### Material for this exercise

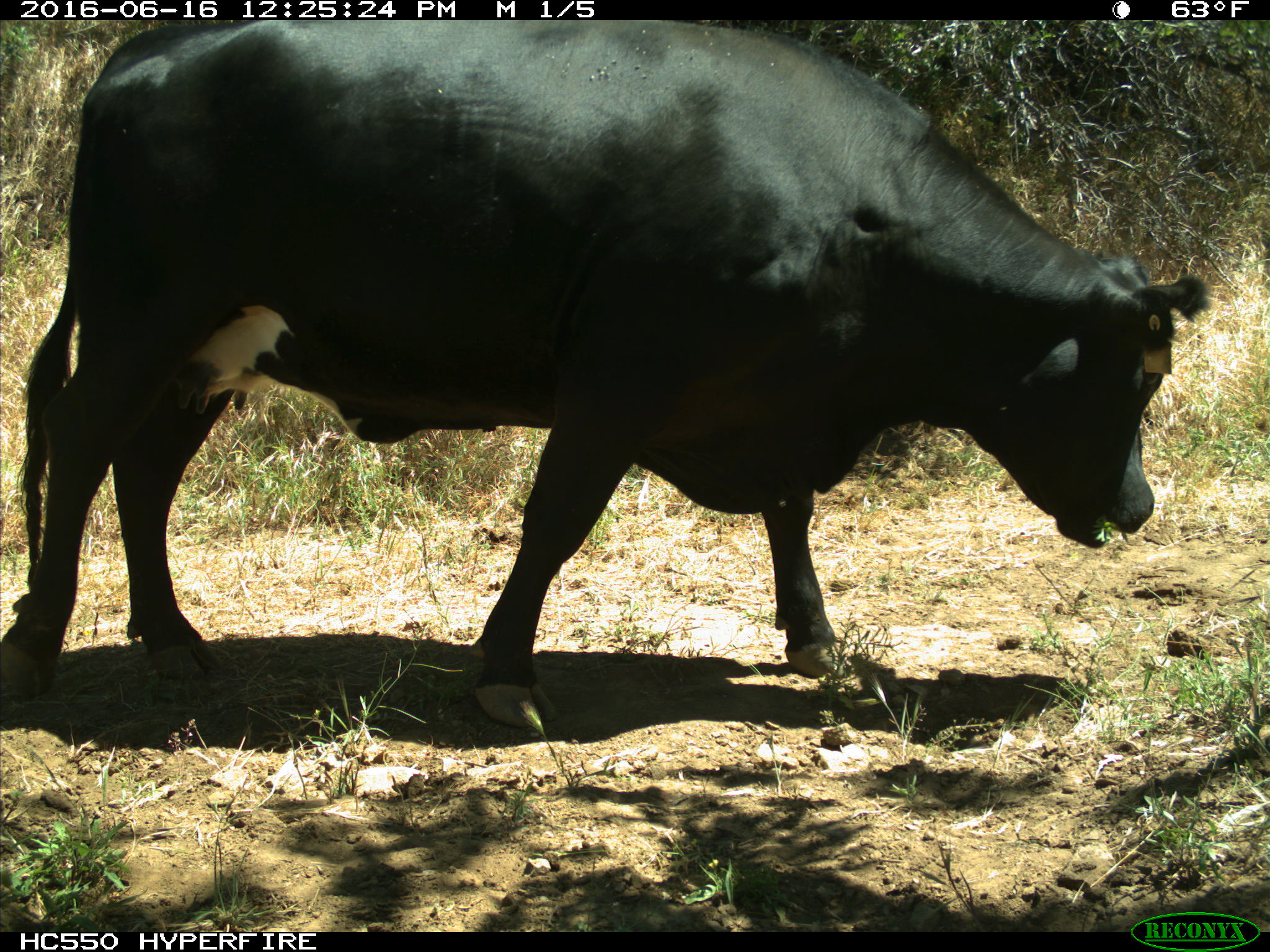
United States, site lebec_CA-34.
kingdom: Animalia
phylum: Chordata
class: Mammalia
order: Artiodactyla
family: Bovidae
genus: Bos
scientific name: Bos taurus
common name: domestic cow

######

> _Work order_:
What goes in the answer is the run of lines from the one holding "phylum: Chordata" to the end of the entries, reproduced exactly and with nothing else.

> _Result_:
phylum: Chordata
class: Mammalia
order: Artiodactyla
family: Bovidae
genus: Bos
scientific name: Bos taurus
common name: domestic cow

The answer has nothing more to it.